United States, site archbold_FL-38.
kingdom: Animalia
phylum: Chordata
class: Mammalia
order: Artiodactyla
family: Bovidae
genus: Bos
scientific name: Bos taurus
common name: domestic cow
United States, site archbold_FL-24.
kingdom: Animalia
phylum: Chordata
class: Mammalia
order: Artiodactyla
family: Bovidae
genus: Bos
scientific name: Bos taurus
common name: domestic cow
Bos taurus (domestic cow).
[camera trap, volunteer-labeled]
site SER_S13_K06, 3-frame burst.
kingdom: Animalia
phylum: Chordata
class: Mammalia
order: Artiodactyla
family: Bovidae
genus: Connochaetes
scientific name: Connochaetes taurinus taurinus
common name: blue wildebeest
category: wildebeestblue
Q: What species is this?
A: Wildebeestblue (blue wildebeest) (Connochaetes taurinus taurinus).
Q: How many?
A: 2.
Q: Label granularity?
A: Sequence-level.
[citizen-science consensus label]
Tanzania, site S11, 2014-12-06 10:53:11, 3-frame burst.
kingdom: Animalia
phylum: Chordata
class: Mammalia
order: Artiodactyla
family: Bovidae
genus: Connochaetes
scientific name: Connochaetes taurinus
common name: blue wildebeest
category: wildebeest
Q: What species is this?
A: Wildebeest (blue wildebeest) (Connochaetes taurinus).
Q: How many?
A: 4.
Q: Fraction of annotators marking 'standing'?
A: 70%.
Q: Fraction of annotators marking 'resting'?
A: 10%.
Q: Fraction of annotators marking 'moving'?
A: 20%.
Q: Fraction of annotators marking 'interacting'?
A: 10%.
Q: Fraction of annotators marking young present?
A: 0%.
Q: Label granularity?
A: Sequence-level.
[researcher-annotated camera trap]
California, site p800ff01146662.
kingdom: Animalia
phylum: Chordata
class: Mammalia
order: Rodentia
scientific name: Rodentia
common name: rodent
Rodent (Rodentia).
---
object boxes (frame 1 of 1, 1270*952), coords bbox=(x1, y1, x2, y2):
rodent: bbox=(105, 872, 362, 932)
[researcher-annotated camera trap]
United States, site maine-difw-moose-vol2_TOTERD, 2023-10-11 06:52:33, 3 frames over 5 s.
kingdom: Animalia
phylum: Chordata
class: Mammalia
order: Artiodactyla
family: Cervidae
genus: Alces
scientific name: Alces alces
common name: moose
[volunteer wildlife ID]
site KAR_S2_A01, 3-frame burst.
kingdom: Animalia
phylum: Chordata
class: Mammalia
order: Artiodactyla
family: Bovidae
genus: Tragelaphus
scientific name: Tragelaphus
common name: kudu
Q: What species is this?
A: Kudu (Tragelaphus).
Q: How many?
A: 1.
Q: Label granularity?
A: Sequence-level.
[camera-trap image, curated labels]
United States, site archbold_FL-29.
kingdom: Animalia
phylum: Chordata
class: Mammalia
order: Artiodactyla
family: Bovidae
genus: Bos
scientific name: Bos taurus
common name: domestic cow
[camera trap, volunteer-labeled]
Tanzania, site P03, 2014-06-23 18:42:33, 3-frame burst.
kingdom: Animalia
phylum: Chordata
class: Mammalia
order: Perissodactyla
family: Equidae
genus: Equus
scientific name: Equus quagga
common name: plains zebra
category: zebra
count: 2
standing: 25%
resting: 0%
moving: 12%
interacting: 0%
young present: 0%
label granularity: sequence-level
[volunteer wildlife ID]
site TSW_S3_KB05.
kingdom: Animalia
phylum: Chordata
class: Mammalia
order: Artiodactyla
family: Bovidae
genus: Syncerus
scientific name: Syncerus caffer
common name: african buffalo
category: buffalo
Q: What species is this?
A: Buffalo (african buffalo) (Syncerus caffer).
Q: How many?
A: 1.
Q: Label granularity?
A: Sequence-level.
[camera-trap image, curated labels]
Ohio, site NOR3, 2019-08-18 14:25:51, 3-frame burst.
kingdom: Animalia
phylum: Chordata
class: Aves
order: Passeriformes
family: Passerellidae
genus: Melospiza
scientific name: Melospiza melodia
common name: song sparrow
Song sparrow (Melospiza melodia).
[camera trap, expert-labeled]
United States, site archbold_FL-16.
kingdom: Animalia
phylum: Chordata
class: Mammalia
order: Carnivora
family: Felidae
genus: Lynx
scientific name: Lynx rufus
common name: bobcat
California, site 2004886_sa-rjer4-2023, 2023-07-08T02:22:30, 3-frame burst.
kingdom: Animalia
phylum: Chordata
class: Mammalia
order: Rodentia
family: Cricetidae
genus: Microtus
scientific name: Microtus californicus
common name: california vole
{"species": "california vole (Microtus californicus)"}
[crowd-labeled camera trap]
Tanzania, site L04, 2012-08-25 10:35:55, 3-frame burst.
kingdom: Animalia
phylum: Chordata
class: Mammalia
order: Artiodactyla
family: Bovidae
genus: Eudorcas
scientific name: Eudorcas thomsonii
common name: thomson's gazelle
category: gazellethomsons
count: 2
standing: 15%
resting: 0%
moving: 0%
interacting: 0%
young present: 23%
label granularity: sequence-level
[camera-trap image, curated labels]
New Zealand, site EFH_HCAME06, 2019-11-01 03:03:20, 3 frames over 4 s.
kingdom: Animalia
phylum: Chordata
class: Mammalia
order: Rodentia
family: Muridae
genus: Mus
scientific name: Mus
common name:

────────────────────

◆ DIRECTIONS
Would you please copy out every line of the data exactly?

◆ WRITTEN ANSWER
United States, site archbold_FL-38.
kingdom: Animalia
phylum: Chordata
class: Mammalia
order: Artiodactyla
family: Bovidae
genus: Bos
scientific name: Bos taurus
common name: domestic cow
United States, site archbold_FL-24.
kingdom: Animalia
phylum: Chordata
class: Mammalia
order: Artiodactyla
family: Bovidae
genus: Bos
scientific name: Bos taurus
common name: domestic cow
Bos taurus (domestic cow).
[camera trap, volunteer-labeled]
site SER_S13_K06, 3-frame burst.
kingdom: Animalia
phylum: Chordata
class: Mammalia
order: Artiodactyla
family: Bovidae
genus: Connochaetes
scientific name: Connochaetes taurinus taurinus
common name: blue wildebeest
category: wildebeestblue
Q: What species is this?
A: Wildebeestblue (blue wildebeest) (Connochaetes taurinus taurinus).
Q: How many?
A: 2.
Q: Label granularity?
A: Sequence-level.
[citizen-science consensus label]
Tanzania, site S11, 2014-12-06 10:53:11, 3-frame burst.
kingdom: Animalia
phylum: Chordata
class: Mammalia
order: Artiodactyla
family: Bovidae
genus: Connochaetes
scientific name: Connochaetes taurinus
common name: blue wildebeest
category: wildebeest
Q: What species is this?
A: Wildebeest (blue wildebeest) (Connochaetes taurinus).
Q: How many?
A: 4.
Q: Fraction of annotators marking 'standing'?
A: 70%.
Q: Fraction of annotators marking 'resting'?
A: 10%.
Q: Fraction of annotators marking 'moving'?
A: 20%.
Q: Fraction of annotators marking 'interacting'?
A: 10%.
Q: Fraction of annotators marking young present?
A: 0%.
Q: Label granularity?
A: Sequence-level.
[researcher-annotated camera trap]
California, site p800ff01146662.
kingdom: Animalia
phylum: Chordata
class: Mammalia
order: Rodentia
scientific name: Rodentia
common name: rodent
Rodent (Rodentia).
---
object boxes (frame 1 of 1, 1270*952), coords bbox=(x1, y1, x2, y2):
rodent: bbox=(105, 872, 362, 932)
[researcher-annotated camera trap]
United States, site maine-difw-moose-vol2_TOTERD, 2023-10-11 06:52:33, 3 frames over 5 s.
kingdom: Animalia
phylum: Chordata
class: Mammalia
order: Artiodactyla
family: Cervidae
genus: Alces
scientific name: Alces alces
common name: moose
[volunteer wildlife ID]
site KAR_S2_A01, 3-frame burst.
kingdom: Animalia
phylum: Chordata
class: Mammalia
order: Artiodactyla
family: Bovidae
genus: Tragelaphus
scientific name: Tragelaphus
common name: kudu
Q: What species is this?
A: Kudu (Tragelaphus).
Q: How many?
A: 1.
Q: Label granularity?
A: Sequence-level.
[camera-trap image, curated labels]
United States, site archbold_FL-29.
kingdom: Animalia
phylum: Chordata
class: Mammalia
order: Artiodactyla
family: Bovidae
genus: Bos
scientific name: Bos taurus
common name: domestic cow
[camera trap, volunteer-labeled]
Tanzania, site P03, 2014-06-23 18:42:33, 3-frame burst.
kingdom: Animalia
phylum: Chordata
class: Mammalia
order: Perissodactyla
family: Equidae
genus: Equus
scientific name: Equus quagga
common name: plains zebra
category: zebra
count: 2
standing: 25%
resting: 0%
moving: 12%
interacting: 0%
young present: 0%
label granularity: sequence-level
[volunteer wildlife ID]
site TSW_S3_KB05.
kingdom: Animalia
phylum: Chordata
class: Mammalia
order: Artiodactyla
family: Bovidae
genus: Syncerus
scientific name: Syncerus caffer
common name: african buffalo
category: buffalo
Q: What species is this?
A: Buffalo (african buffalo) (Syncerus caffer).
Q: How many?
A: 1.
Q: Label granularity?
A: Sequence-level.
[camera-trap image, curated labels]
Ohio, site NOR3, 2019-08-18 14:25:51, 3-frame burst.
kingdom: Animalia
phylum: Chordata
class: Aves
order: Passeriformes
family: Passerellidae
genus: Melospiza
scientific name: Melospiza melodia
common name: song sparrow
Song sparrow (Melospiza melodia).
[camera trap, expert-labeled]
United States, site archbold_FL-16.
kingdom: Animalia
phylum: Chordata
class: Mammalia
order: Carnivora
family: Felidae
genus: Lynx
scientific name: Lynx rufus
common name: bobcat
California, site 2004886_sa-rjer4-2023, 2023-07-08T02:22:30, 3-frame burst.
kingdom: Animalia
phylum: Chordata
class: Mammalia
order: Rodentia
family: Cricetidae
genus: Microtus
scientific name: Microtus californicus
common name: california vole
{"species": "california vole (Microtus californicus)"}
[crowd-labeled camera trap]
Tanzania, site L04, 2012-08-25 10:35:55, 3-frame burst.
kingdom: Animalia
phylum: Chordata
class: Mammalia
order: Artiodactyla
family: Bovidae
genus: Eudorcas
scientific name: Eudorcas thomsonii
common name: thomson's gazelle
category: gazellethomsons
count: 2
standing: 15%
resting: 0%
moving: 0%
interacting: 0%
young present: 23%
label granularity: sequence-level
[camera-trap image, curated labels]
New Zealand, site EFH_HCAME06, 2019-11-01 03:03:20, 3 frames over 4 s.
kingdom: Animalia
phylum: Chordata
class: Mammalia
order: Rodentia
family: Muridae
genus: Mus
scientific name: Mus
common name:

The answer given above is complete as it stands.